Sumut | Liputanresolusi.com
Keputusan Menteri Dalam Negeri Republik Indonesia melalui Kepmendagri Nomor 300.2.2-2138 Tahun 2025 yang menetapkan empat pulau di perbatasan Aceh-Sumatera Utara (Sumut) menjadi bagian dari Provinsi Sumut, memicu ketegangan baru di antara dua wilayah yang selama ini hidup berdampingan secara harmonis.
Empat pulau tersebut—Pulau Lipan, Pulau Panjang, Pulau Mangkir Ketek, dan Pulau Mangkir Gadang—selama ini berada di wilayah perairan yang dipahami publik sebagai bagian dari Kabupaten Aceh Singkil. Namun kini secara sepihak ditetapkan sebagai milik administratif Tapanuli Tengah, Sumut.
Randa wijaya Kordinator Ikatan Senat Mahasiswa Ekonomi Indonesia wilayah 1 Aceh – Sumut, mengecam keras keputusan ini.

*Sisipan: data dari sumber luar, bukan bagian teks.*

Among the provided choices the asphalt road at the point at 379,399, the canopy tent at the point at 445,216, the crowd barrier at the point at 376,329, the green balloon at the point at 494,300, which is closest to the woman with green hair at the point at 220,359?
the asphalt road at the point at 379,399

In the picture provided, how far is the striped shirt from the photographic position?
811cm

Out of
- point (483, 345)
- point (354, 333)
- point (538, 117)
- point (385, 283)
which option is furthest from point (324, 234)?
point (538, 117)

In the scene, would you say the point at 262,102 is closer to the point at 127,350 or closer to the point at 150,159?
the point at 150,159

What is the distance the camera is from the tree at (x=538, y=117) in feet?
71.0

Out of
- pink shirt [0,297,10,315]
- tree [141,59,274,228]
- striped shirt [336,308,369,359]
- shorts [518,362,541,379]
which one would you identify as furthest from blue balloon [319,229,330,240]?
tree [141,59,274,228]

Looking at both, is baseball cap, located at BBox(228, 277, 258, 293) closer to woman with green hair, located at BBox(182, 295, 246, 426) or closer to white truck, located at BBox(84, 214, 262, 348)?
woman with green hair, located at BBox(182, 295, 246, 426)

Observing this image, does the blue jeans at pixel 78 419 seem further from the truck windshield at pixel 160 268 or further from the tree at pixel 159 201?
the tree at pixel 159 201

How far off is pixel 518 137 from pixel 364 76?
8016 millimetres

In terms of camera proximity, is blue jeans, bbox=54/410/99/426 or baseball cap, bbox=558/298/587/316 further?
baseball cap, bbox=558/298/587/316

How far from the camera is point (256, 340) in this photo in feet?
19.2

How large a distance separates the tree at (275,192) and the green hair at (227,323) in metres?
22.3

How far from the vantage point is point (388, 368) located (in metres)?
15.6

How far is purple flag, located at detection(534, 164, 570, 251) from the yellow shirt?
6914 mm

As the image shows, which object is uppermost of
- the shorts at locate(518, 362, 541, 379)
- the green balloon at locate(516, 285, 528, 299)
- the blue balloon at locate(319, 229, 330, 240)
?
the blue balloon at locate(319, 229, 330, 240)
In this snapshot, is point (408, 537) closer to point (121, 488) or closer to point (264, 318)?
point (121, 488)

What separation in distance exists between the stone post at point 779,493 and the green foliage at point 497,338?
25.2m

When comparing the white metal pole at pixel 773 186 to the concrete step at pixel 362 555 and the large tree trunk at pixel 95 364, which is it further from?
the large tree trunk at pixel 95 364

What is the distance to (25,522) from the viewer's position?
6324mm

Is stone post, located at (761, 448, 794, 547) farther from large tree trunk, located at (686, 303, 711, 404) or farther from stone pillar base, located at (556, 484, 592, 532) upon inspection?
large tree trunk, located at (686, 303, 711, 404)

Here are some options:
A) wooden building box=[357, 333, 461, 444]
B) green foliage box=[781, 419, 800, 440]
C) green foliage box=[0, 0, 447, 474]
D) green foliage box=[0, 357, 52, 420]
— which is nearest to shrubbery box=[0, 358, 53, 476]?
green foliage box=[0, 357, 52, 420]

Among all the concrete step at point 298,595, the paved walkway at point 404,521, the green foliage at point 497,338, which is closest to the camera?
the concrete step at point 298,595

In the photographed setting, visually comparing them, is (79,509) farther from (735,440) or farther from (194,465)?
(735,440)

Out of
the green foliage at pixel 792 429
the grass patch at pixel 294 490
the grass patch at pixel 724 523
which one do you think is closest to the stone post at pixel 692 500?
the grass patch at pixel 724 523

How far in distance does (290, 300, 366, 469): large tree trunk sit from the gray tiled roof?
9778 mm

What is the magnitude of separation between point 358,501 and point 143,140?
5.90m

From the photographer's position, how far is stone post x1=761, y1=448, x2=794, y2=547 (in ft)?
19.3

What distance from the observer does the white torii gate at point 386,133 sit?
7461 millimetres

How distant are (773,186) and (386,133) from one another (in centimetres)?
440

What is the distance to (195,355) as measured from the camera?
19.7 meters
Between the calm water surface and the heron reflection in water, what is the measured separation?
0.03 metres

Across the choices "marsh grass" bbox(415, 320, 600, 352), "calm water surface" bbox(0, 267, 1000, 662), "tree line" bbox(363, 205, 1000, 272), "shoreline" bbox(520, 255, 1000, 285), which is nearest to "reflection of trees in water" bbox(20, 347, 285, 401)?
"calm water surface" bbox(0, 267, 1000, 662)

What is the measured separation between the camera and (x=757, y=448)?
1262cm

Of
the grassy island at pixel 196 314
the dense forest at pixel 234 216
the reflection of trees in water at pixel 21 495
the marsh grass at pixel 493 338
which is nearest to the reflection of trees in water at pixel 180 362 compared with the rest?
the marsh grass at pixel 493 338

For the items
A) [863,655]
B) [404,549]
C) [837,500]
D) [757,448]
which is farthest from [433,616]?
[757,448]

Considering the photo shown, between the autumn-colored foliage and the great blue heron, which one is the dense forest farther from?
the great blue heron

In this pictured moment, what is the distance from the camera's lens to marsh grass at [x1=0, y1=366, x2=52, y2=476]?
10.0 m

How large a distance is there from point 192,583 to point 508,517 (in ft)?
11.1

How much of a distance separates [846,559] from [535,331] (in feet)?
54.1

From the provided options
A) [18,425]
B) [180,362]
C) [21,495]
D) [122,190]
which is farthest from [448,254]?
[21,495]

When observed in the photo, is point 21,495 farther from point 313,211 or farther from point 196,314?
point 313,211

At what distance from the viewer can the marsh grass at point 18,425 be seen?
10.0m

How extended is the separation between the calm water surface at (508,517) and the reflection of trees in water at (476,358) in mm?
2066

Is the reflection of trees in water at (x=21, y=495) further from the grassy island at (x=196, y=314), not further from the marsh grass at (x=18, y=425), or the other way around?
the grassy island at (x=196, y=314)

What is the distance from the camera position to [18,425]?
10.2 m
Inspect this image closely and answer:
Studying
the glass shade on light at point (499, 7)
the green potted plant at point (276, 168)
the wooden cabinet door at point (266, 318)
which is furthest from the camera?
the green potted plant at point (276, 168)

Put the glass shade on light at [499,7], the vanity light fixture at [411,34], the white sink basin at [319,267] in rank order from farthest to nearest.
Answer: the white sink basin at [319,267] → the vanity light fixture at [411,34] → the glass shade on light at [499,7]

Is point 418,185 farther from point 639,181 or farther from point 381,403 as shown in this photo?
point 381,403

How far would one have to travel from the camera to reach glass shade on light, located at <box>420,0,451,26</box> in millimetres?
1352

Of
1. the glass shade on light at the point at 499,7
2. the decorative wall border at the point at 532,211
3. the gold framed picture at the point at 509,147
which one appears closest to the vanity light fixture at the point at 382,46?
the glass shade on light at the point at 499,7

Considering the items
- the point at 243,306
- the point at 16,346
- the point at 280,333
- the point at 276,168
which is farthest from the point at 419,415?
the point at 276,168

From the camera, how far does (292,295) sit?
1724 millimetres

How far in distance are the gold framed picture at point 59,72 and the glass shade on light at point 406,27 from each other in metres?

> “Pemerintah pusat harus sadar bahwa wilayah ini bukan sekadar soal batas di atas kertas. Ada sejarah, ada darah, ada nilai budaya yang terancam diabaikan! Kepmendagri ini sangat provokatif dan rentan memicu kegaduhan sosial-politik di akar rumput. Jangan main-main dengan kedaulatan wilayah!”
Ia menambahkan, keputusan tersebut menunjukkan indikasi kuat bahwa pemerintah tengah mengabaikan realitas historis dan kultural, serta “mungkin saja sedang mencoba mengalihkan isu-isu besar lain di negeri ini dengan taktik pengalihan konflik antarwilayah.”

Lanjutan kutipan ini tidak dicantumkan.